Penanews.id, JAKARTA – Di momen menjelang HUT RI, pemerintah mengecat ulang pesawat Kepresidenan dari warna biru putih menjadi merah putih.
Pengamat penerbangan Alvin Lie mengeritik keputusan ini karena dianggap tidak sensitif karena dilakukan ketika kondisi perekonomian masyarakat sedang terpuruk akibat pandemi.
Menurut hitung-hitungan Alvin, biaya pengecatan pesawat tipe B737-800 antara US$100 ribu hingga US$150 ribu, kurang lebih Rp1,4 miliar sampai Rp2,1 miliar.
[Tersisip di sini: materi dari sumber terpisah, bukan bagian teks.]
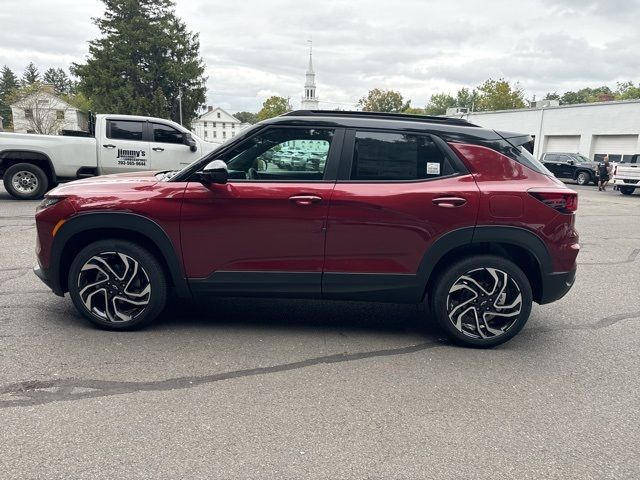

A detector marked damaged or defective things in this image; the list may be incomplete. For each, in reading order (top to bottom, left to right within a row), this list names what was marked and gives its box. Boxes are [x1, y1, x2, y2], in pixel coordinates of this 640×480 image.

pavement crack [0, 342, 440, 408]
Uang sebanyak itu, semestinya bisa dialokasikan untuk kebutuhan lain yang lebih mendesak terkait pandemi covid-19.
Dilansir dari vice.com, Mayoritas netizen setuju dengan pendapat Alvin, yang melihat pengecatan ulang tidak perlu dilakukan pada masa sulit seperti sekarang.
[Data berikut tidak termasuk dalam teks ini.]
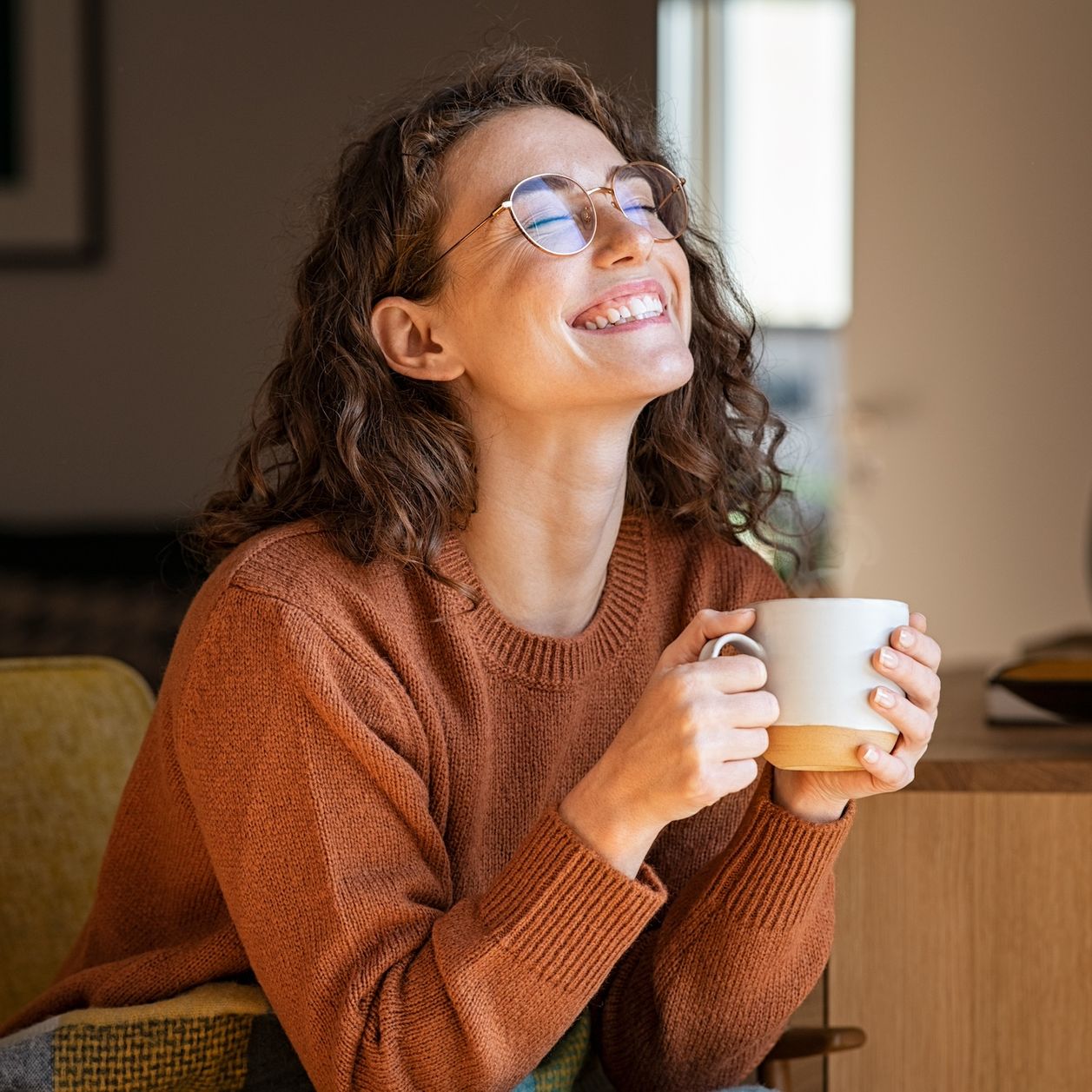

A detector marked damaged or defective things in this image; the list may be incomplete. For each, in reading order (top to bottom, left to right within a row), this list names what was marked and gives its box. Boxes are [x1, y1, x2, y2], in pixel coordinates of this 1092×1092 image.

Namun, Sekretariat Presiden membantah bahwa langkah itu adalah pemborosan sebab tidak mengambil jatah anggaran penanganan pandemi Covid-19.
“Pengecatan pesawat BBJ 2 (pesawat Kepresidenan) sudah direncanakan sejak tahun 2019 terkait dengan perayaan HUT ke-75 Kemerdekaan Republik Indonesia di tahun 2020,” kata Kepala Sekretariat Presiden Heru Budi Hartono melalui keterangan pers pada Selasa (3/8).
Karena pada 2019 belum masuk jadwal perawatan rutin, pengecatan ulang akhirnya dilakukan bersamaan dengan perawatan pada 2021 sesuai “interval waktu yang sudah ditetapkan dan harus dipatuhi” berdasarkan rekomendasi pabrik.
Heru mengatakan ini membuat waktunya “lebih efisien”. Tujuan mengganti warna pesawat Kepresidenan, kata dia, adalah agar “dapat memberikan kebanggaan bagi bangsa dan negara”.
Tidak diketahui bagaimana proses pengambilan keputusannya sampai pada kesimpulan bahwa warna cat pesawat yang hanya bisa dinaiki oleh presiden, ibu negara, dan segelintir orang lainnya mampu membuat masyarakat bangga.
Tentu saja dengan konteks ketika banyak orang sedang tertatih-tatih menghadapi infeksi virus dan kesulitan ekonomi.